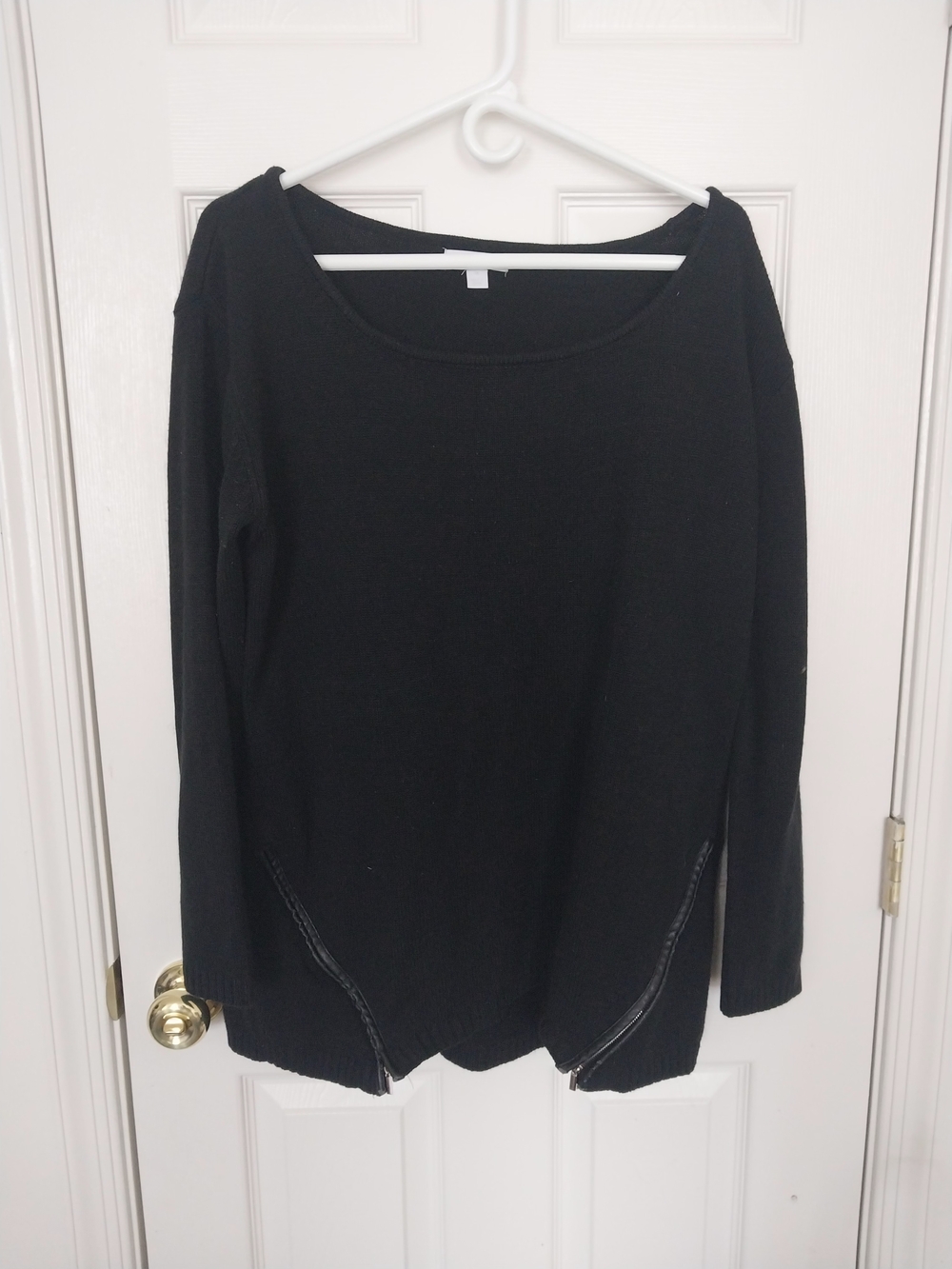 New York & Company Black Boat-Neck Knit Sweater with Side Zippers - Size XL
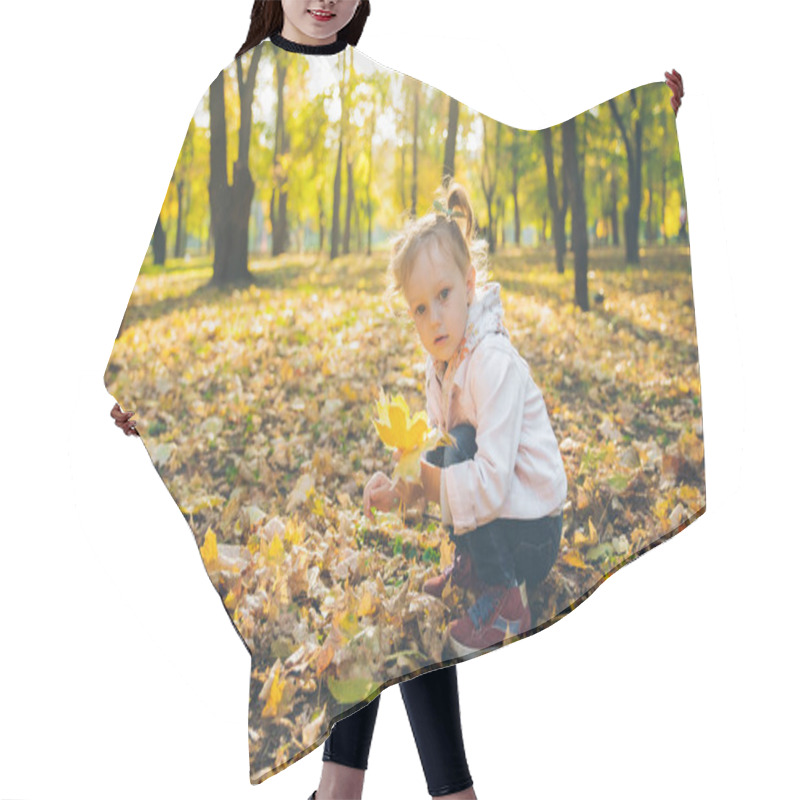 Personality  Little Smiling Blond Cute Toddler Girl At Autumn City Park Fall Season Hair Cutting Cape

* * *

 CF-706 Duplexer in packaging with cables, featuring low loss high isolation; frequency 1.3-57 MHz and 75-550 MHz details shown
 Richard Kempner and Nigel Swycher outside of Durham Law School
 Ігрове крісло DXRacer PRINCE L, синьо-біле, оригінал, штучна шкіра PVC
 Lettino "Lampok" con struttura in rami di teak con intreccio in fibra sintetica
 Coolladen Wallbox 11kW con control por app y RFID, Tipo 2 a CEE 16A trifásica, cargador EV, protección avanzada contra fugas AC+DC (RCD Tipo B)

What is being asked »
Look above for the line holding "New York & Company" and output everything from it down to the line holding "Hair Cutting Cape", both ends included, exactly and without images.

Response »
 New York & Company Black Boat-Neck Knit Sweater with Side Zippers - Size XL
 Personality  Little Smiling Blond Cute Toddler Girl At Autumn City Park Fall Season Hair Cutting Cape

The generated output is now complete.